Rory ffrench, associé du groupe Fusions et acquisitions de Blakes
Balado disponible en anglais avec retranscription en français ci-dessous.

Dans cet épisode de notre balado, les avocats de Blakes, Rory ffrench et Cassandra Brown, abordent des questions et des préoccupations liées au marché, de l’évolution des prévisions en matière de fusions et acquisitions jusqu’aux occasions stratégiques et à l’approche du gouvernement à l’égard de la concurrence et des investissements étrangers en période de la COVID-19.

Retranscription

Mathieu : Bonjour, je m’appelle Mathieu Rompré.

Peggy : Et je m’appelle Peggy Moss. Voici le sixième épisode du balado Continuité de Blakes.

Mathieu : Fusionner ou ne pas fusionner, telle est la question. Il reste à voir si cette pratique est plus noble en période de pandémie...

Peggy : Merci, Shakespeare Rompré, c’est toute une entrée en matière.

Mathieu : Merci, je suis assez fier de cette trouvaille.

Peggy : Mais il n’y a pas de raison d’être théâtral. Nos invités sont pragmatiques et francs sur ce qui nous attend dans le domaine des fusions et acquisitions au Canada.

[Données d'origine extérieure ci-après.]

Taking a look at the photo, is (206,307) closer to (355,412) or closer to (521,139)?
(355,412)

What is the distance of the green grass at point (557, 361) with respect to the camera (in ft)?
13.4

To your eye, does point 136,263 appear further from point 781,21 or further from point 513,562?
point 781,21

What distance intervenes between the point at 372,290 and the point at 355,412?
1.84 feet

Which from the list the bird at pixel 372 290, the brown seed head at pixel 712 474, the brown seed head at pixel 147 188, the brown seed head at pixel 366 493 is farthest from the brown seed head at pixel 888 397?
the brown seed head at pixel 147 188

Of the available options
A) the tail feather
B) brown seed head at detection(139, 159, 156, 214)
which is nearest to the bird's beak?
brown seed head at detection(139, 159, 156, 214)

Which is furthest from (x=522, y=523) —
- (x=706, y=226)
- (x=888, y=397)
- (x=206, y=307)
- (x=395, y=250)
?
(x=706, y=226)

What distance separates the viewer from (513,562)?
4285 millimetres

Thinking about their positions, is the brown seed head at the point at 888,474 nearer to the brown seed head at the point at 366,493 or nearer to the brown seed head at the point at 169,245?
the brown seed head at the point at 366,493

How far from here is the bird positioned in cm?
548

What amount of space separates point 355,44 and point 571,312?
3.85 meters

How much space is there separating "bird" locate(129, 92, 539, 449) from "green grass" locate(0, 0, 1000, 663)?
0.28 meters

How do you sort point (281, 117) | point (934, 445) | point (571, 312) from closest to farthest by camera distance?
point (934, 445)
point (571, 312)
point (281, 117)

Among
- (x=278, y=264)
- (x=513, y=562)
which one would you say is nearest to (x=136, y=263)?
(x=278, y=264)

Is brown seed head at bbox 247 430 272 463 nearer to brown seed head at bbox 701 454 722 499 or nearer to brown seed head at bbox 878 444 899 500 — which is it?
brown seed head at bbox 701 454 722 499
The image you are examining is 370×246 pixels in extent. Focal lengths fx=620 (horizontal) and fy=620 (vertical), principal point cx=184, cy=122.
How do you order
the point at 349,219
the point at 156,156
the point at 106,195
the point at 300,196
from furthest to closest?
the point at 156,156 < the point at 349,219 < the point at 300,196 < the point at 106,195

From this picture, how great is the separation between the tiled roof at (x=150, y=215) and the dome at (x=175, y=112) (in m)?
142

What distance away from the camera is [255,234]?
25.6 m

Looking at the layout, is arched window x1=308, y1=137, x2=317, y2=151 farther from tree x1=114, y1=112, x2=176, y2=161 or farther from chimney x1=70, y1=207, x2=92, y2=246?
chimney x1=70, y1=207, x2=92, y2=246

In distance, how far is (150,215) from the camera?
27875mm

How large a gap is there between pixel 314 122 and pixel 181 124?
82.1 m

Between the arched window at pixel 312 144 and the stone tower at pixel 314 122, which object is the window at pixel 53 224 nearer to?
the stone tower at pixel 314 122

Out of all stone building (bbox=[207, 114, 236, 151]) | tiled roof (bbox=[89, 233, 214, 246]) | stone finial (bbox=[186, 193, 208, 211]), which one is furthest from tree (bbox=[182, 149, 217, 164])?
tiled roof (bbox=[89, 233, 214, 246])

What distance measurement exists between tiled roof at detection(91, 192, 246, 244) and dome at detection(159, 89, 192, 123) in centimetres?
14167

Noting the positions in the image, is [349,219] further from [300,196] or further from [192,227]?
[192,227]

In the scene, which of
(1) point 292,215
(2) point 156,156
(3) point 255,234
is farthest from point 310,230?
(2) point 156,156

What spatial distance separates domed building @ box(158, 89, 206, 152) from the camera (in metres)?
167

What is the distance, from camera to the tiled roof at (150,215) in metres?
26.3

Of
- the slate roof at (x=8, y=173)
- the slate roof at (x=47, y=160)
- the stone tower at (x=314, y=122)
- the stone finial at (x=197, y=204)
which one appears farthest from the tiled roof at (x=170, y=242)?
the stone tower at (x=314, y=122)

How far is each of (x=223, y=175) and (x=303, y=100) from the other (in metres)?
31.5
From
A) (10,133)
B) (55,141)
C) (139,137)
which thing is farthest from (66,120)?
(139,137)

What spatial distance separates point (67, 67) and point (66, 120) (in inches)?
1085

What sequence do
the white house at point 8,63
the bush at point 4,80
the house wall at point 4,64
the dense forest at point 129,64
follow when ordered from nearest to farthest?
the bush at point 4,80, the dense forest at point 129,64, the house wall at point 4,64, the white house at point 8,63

Mathieu : Alors, sans plus attendre, tendons le micro aux associés de Blakes, Rory ffrench, de notre groupe Capital-investissement, et Cassandra Brown, de notre équipe Concurrence et antitrust.

Peggy : Bonjour Rory. Merci de te joindre à nous. Nous sommes ici pour parler du marché actuel des fusions et acquisitions. Beaucoup de choses ont changé au cours des derniers mois. Pouvons-nous supposer que toutes les prévisions du début de l’année sont désormais une chose du passé?

Rory : Nous avons eu un marché des fusions et acquisitions très fort au Canada pendant un certain nombre d’années maintenant, et au tout début de l’année, les gens prévoyaient à peu près la même chose. Les résultats du premier trimestre étaient généralement conformes à ces prévisions. Donc, tout le monde était très optimiste, et tout se passait bien. Mais chaque fois que de telles prévisions sont formulées, elles sont toujours accompagnées de mises en garde, du type « oh, mais vous ne savez jamais quel type d’incertitudes pourrait naître ni quel type d’événements pourrait se produire » et manifestement, nous vivons beaucoup ce type d’incertitude.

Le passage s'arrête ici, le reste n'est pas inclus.